As parábolas da misericórdia (SERMO XCII)
AS PARÁBOLAS DA MISERICÓRDIA
Nós nunca teremos uma visão adequada de Deus e do seu Reino se não compreendermos a dimensão exata de sua misericórdia. Os biblistas contemporâneos são unânimes em afirmar que o capítulo 15 é o “coração do evangelho” de Lucas, tal a revelação do amor de Deus que ele passa aos leitores e ouvintes.
Etimologicamente vemos que a misericórdia se compõe em miser (miséria) +corde (coração). Isto significa sentir com o coração os sofrimentos e as dores de alguém que sofre suas misérias. Assim como Deus tem misericórdia, pena de nós, por sermos fracos e pecadores, assim deve ser, igualmente, nossa atitude com relação aos nossos irmãos, em especial os mais fracos. A miséria tanto pode ser material como espiritual, e também afetiva. No hebraico bíblico vamos encontrar o verbete hesêd, a exprimir aquela misericórdia que socorre e consola.
• A ovelha que se extraviou
A história da ovelha que se afastou do rebanho é típica da cultura rural da Palestina (cf. 15,3-7). Ao contrário do que alguns afirmam, Jesus não diz que prefere o pecador ao justo. Seria um contra-senso, pois ele veio para justificar, isto é tornar justos a todos. O que fica evidenciado é seu desvelo amoroso com aqueles que se desviaram do caminho da virtude. A vida humana é cheia de percalços, tentações e convites à ruptura. A figura da ovelha deixando a segurança do redil, indo a lugares perigosos, retrata a ambigüidade humana, onde o ser humano deixa a amizade com Deus para tentar escrever, sozinho, a sua história.

## Objetivo a
Reproduza na íntegra, sem nenhuma alteração, o texto sobre as parábolas da misericórdia.
O texto e os registros não têm relação entre si.

## Registros do exercício
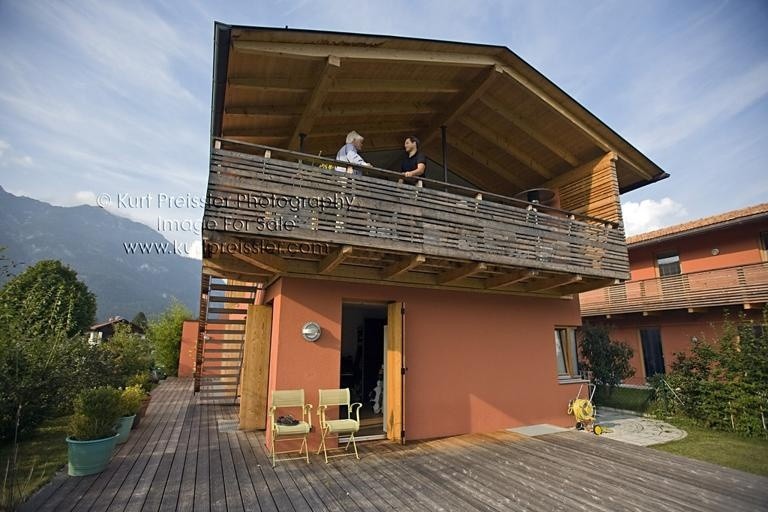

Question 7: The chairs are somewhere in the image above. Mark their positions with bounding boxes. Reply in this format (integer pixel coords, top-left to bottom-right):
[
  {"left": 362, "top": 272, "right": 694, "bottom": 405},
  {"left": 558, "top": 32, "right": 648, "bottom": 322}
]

## Objetivo b
Converta as linhas dos registros em uma lista JSON de strings, com uma string por linha e sem as linhas em branco. Exclua as imagens da resposta.

## Resposta da tarefa a
As parábolas da misericórdia (SERMO XCII)
AS PARÁBOLAS DA MISERICÓRDIA
Nós nunca teremos uma visão adequada de Deus e do seu Reino se não compreendermos a dimensão exata de sua misericórdia. Os biblistas contemporâneos são unânimes em afirmar que o capítulo 15 é o “coração do evangelho” de Lucas, tal a revelação do amor de Deus que ele passa aos leitores e ouvintes.
Etimologicamente vemos que a misericórdia se compõe em miser (miséria) +corde (coração). Isto significa sentir com o coração os sofrimentos e as dores de alguém que sofre suas misérias. Assim como Deus tem misericórdia, pena de nós, por sermos fracos e pecadores, assim deve ser, igualmente, nossa atitude com relação aos nossos irmãos, em especial os mais fracos. A miséria tanto pode ser material como espiritual, e também afetiva. No hebraico bíblico vamos encontrar o verbete hesêd, a exprimir aquela misericórdia que socorre e consola.
• A ovelha que se extraviou
A história da ovelha que se afastou do rebanho é típica da cultura rural da Palestina (cf. 15,3-7). Ao contrário do que alguns afirmam, Jesus não diz que prefere o pecador ao justo. Seria um contra-senso, pois ele veio para justificar, isto é tornar justos a todos. O que fica evidenciado é seu desvelo amoroso com aqueles que se desviaram do caminho da virtude. A vida humana é cheia de percalços, tentações e convites à ruptura. A figura da ovelha deixando a segurança do redil, indo a lugares perigosos, retrata a ambigüidade humana, onde o ser humano deixa a amizade com Deus para tentar escrever, sozinho, a sua história.

## Resposta da tarefa b
[
  "Question 7: The chairs are somewhere in the image above. Mark their positions with bounding boxes. Reply in this format (integer pixel coords, top-left to bottom-right):",
  "[",
  "  {\"left\": 362, \"top\": 272, \"right\": 694, \"bottom\": 405},",
  "  {\"left\": 558, \"top\": 32, \"right\": 648, \"bottom\": 322}",
  "]"
]